Caso esta explicação seja utilizada muitas vezes, a criança realmente irá acreditar nisso e desenvolverá hábitos ruins para lidar com esta situação: por exemplo, elas tenderão a gastar todo e qualquer dinheiro que receberem, pois não haverá garantia que este dinheiro estará disponível no futuro.

Ao invés de simplesmente falar que não há dinheiro, construa junto com a criança um plano para conseguir realizar a compra. “O que podemos fazer para comprar isso no futuro?”, seria uma boa pergunta, para começar. A partir daí, uma série de atividades de planejamento e economia podem ser utilizados.
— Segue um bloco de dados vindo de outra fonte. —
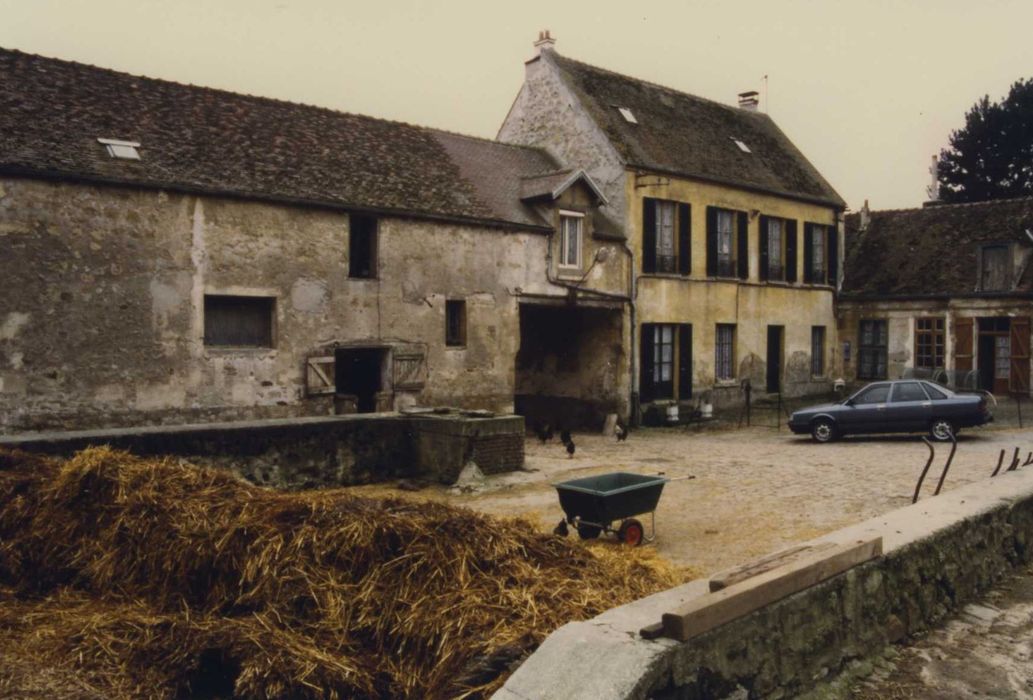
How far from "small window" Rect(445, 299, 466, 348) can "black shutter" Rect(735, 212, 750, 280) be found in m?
10.1

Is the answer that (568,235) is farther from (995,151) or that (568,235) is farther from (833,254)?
(995,151)

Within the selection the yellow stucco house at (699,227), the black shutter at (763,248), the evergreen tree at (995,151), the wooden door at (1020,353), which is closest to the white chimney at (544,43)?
the yellow stucco house at (699,227)

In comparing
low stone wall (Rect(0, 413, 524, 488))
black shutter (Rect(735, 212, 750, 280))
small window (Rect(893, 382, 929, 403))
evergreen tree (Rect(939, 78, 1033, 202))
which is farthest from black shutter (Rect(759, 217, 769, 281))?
evergreen tree (Rect(939, 78, 1033, 202))

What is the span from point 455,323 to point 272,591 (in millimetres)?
13612

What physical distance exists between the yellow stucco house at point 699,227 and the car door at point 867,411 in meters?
5.58

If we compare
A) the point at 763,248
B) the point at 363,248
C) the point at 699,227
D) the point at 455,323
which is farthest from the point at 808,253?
the point at 363,248

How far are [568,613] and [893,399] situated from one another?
1493 centimetres

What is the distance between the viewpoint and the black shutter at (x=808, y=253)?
2784cm

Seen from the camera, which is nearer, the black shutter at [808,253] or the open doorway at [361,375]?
the open doorway at [361,375]

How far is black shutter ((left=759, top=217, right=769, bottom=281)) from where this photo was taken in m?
25.9

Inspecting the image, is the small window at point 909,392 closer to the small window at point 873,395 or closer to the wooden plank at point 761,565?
the small window at point 873,395

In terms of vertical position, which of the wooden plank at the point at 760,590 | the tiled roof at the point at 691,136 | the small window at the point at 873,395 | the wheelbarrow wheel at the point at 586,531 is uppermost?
the tiled roof at the point at 691,136

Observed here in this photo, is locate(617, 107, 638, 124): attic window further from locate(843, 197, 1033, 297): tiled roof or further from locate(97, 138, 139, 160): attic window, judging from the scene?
locate(97, 138, 139, 160): attic window

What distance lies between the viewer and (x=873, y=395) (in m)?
18.1
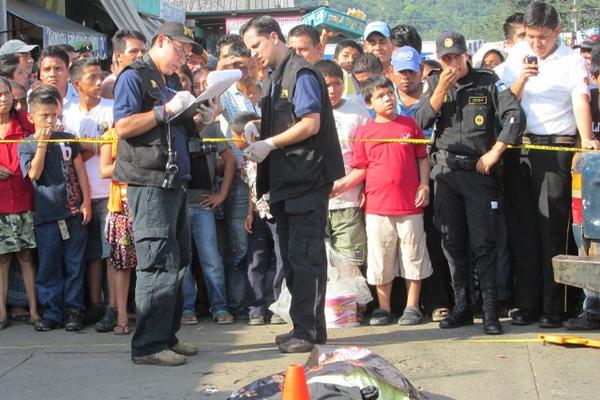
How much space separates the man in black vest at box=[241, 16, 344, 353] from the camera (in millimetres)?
6609

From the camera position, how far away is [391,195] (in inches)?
297

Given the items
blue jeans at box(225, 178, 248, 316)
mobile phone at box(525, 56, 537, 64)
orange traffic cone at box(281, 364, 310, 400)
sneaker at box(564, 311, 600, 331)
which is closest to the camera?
orange traffic cone at box(281, 364, 310, 400)

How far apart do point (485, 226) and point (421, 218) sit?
60 cm

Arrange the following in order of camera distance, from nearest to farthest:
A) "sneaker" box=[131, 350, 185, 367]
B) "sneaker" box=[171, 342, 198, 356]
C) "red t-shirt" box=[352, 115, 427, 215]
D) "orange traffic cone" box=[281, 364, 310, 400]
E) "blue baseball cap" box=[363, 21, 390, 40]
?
1. "orange traffic cone" box=[281, 364, 310, 400]
2. "sneaker" box=[131, 350, 185, 367]
3. "sneaker" box=[171, 342, 198, 356]
4. "red t-shirt" box=[352, 115, 427, 215]
5. "blue baseball cap" box=[363, 21, 390, 40]

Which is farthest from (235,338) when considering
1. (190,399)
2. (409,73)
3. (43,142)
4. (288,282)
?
(409,73)

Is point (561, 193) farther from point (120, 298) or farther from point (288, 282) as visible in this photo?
point (120, 298)

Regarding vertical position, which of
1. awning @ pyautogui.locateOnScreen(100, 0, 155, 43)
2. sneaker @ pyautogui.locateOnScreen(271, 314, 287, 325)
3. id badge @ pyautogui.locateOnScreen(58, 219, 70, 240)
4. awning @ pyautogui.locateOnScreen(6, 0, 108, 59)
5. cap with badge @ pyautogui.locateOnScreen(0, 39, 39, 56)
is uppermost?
awning @ pyautogui.locateOnScreen(100, 0, 155, 43)

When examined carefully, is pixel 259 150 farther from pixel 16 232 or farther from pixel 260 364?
pixel 16 232

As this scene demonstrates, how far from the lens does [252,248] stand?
796 cm

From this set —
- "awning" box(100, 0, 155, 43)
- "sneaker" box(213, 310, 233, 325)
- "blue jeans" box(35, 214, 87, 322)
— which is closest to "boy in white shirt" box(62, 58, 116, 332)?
"blue jeans" box(35, 214, 87, 322)

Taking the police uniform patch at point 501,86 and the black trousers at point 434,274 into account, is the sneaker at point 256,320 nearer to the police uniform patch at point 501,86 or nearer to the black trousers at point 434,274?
the black trousers at point 434,274

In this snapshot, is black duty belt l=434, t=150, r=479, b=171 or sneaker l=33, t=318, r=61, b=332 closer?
black duty belt l=434, t=150, r=479, b=171

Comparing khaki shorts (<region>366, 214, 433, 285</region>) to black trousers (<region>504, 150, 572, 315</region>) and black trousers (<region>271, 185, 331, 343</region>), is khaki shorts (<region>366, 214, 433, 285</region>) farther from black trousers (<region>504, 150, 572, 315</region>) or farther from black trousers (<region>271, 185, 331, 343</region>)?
black trousers (<region>271, 185, 331, 343</region>)

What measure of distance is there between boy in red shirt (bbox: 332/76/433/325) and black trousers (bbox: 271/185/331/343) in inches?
37.7
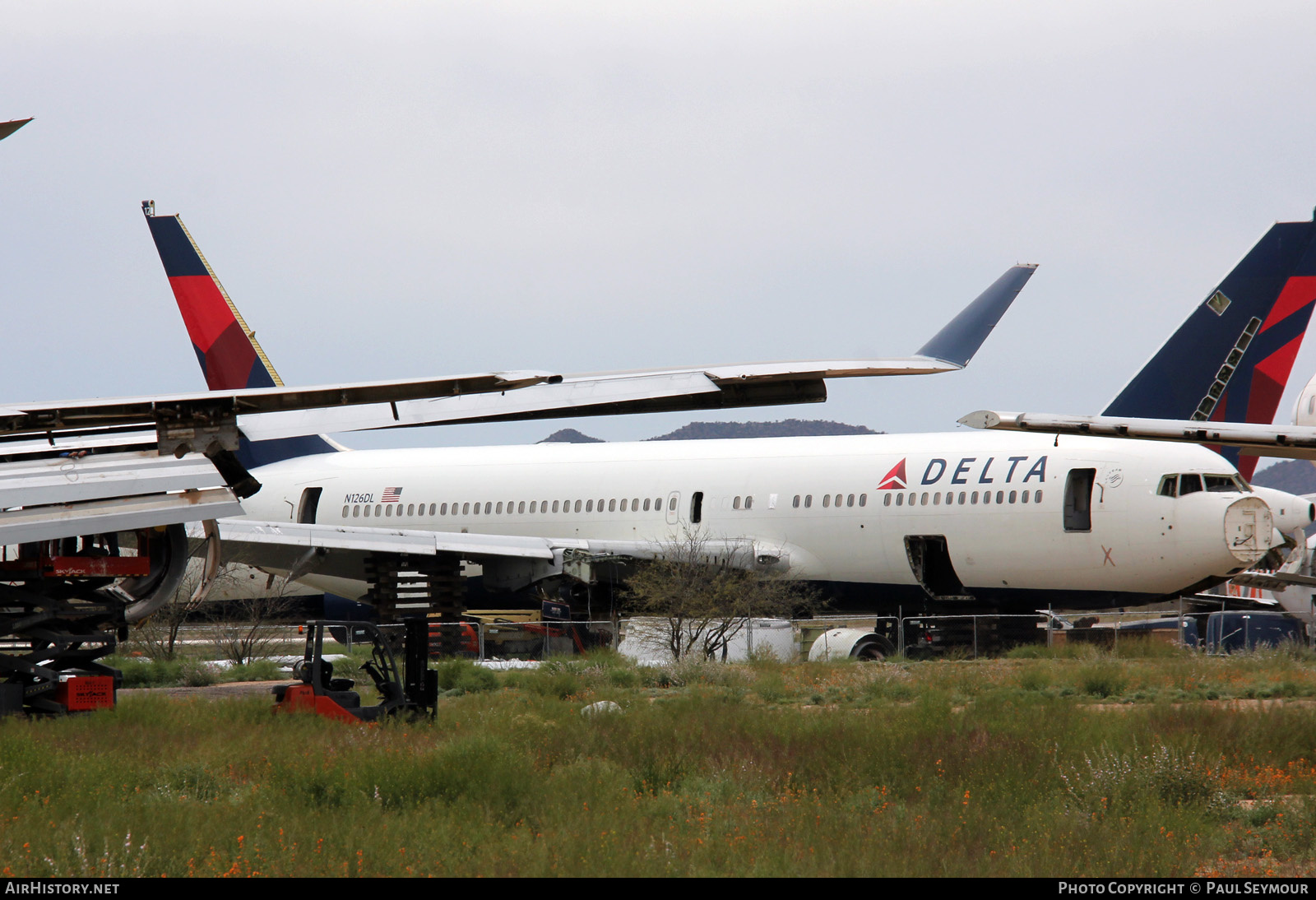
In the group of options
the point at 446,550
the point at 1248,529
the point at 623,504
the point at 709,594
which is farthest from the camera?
the point at 623,504

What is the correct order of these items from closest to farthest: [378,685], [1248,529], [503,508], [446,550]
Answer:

3. Sempre ajudar financeiramente.

Isto está um pouco relacionado ao item 1, saber dizer não. Alguns pais são vistos (e se comportam) como um banco, com crédito infinito. Qualquer problema de falta de dinheiro, é só pedir que o milagre da multiplicação do dinheiro acontece.

Acostume os seus filhos a saberem que há sim um limite, normalmente representado pela mesada. E que se este valor for gasto, não haverá mais dinheiro até o próximo mês.

As crianças devem se planejar inclusive para as ‘emergências’: por exemplo, uma festa inesperada no final do mês.

4. Não dar o exemplo.

De nada adianta seguir todas estas dicas se nós mesmos não controlamos nosso dinheiro adequadamente e vivemos sempre em dívidas.

Lembre-se que, em primeiro lugar, os pais devem ser educados financeiramente. A partir daí, os ensinamentos aos ‘pequenos’ ocorrerão quase que naturalmente.